Raghuram G. Rajan, Professor of Finance, University of Chicago Booth School of Business and former Governor of the Reserve Bank of India, gave delegates at the Fiduciary Investors Symposium, held at the business school, encouragement that the Federal Reserve does have inflation under control.

Rajan argued that central banks are most concerned about inflation getting entrenched in everyday products. From here it can bleed into salaries and is hard to bring down.
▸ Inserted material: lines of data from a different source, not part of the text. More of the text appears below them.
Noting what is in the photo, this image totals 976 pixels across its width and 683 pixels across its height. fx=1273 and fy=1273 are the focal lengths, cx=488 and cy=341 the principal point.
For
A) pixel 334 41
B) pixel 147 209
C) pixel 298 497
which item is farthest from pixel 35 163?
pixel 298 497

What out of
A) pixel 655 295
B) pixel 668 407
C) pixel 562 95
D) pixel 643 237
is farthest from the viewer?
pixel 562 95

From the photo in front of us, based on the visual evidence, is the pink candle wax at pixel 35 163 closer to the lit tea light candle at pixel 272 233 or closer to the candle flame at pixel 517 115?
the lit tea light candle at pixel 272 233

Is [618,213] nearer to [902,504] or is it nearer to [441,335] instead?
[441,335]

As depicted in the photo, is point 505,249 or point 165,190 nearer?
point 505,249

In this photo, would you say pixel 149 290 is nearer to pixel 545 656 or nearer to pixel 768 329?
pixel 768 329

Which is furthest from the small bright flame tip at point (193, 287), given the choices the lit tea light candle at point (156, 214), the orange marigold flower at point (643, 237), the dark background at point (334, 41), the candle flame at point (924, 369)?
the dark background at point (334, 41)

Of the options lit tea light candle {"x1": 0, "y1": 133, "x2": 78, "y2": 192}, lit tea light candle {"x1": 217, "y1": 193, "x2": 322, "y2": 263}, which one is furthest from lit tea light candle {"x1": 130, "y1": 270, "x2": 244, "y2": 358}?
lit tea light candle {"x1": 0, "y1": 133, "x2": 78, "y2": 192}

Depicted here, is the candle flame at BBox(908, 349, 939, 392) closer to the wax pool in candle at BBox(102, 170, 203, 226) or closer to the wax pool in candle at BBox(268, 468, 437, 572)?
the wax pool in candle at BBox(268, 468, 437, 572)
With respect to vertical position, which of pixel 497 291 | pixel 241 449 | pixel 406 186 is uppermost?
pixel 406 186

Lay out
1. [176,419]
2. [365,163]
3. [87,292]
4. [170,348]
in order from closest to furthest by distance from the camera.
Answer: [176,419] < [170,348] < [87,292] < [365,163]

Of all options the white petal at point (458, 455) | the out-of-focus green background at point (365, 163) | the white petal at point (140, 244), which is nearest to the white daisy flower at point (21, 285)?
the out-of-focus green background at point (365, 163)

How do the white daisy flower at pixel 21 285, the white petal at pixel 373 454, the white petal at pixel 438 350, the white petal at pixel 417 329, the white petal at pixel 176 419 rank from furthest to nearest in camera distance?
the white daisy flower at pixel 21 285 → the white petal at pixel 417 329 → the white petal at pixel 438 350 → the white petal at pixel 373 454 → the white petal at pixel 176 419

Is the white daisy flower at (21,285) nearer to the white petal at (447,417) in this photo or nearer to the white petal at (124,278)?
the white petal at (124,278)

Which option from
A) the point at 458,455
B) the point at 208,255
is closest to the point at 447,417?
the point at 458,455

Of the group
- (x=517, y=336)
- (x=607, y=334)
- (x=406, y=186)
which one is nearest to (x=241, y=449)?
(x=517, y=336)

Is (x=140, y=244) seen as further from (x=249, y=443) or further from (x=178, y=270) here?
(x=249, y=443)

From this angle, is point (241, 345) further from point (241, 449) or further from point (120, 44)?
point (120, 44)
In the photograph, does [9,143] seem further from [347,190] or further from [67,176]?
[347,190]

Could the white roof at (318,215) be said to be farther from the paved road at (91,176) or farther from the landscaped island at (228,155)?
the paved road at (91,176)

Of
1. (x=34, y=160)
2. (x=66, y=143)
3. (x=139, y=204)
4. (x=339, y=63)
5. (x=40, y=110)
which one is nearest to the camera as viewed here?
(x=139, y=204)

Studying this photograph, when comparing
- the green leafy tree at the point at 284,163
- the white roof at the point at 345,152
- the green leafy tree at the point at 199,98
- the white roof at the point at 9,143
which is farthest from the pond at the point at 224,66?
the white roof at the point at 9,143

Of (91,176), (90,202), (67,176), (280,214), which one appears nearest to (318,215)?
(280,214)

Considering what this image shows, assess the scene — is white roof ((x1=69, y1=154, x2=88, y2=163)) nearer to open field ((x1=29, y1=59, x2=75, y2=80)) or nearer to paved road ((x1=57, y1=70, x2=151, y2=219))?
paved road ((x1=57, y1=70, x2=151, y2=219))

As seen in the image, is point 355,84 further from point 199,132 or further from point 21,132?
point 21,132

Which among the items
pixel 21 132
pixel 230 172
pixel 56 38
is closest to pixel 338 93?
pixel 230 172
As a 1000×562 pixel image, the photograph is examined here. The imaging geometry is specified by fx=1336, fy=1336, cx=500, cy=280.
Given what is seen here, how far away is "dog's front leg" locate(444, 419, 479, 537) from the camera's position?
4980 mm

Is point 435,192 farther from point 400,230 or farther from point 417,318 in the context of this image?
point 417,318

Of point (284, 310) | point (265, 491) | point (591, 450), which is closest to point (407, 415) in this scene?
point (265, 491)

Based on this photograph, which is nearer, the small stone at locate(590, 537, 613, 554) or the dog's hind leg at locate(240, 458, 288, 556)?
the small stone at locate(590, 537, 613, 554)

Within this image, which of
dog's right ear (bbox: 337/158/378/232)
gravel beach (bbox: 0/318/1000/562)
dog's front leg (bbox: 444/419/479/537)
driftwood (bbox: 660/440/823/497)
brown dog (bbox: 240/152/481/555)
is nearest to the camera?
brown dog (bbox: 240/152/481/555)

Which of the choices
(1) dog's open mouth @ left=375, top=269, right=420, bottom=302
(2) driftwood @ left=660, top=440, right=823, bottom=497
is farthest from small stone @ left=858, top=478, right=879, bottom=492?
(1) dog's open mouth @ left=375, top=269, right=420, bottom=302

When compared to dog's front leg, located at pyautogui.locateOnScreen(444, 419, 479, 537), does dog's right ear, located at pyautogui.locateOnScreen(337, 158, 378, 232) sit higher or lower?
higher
However, he said the five year, five year-forward rate for inflation, a bellwether of future inflation rates, suggests inflation will come down and that it is contained.

“There is a sense the Fed has it under control,” he said.

Wage agreements will push costs further for companies, creating another reason for companies  to raise prices. However he said the Fed will continue raising rates at the short end and shrink its balance sheet at the long end. The heat will come off the labour market and he predicted the job to unemployment ratio will start to come down. Elsewhere, demand will begin to fall and he said supply chains will not be snagged for ever.

In defence of the Fed, Rajan said that policy makers have acted with aggression. They didn’t act earlier for political reasons. The Fed wasn’t hitting its inflation target, and once inflation started to appear, it didn’t want to kill it: the Fed only acted when inflation was sustained and above its target, he said.

tight labour market

Reflecting on the tight labour market, he noted that during the pandemic participation rates fell. However, people have now come back into the work force in every group in the US except the over 64s. He said companies are facing a skills mismatch whereby the most acute labour shortages are tied to particular sectors and regions, but he said the primary tightening force is the slow down in immigration. Positively, maximum unemployment levels are only inclusive at the end of the cyle: minorities are typically hired at the end of the cycle.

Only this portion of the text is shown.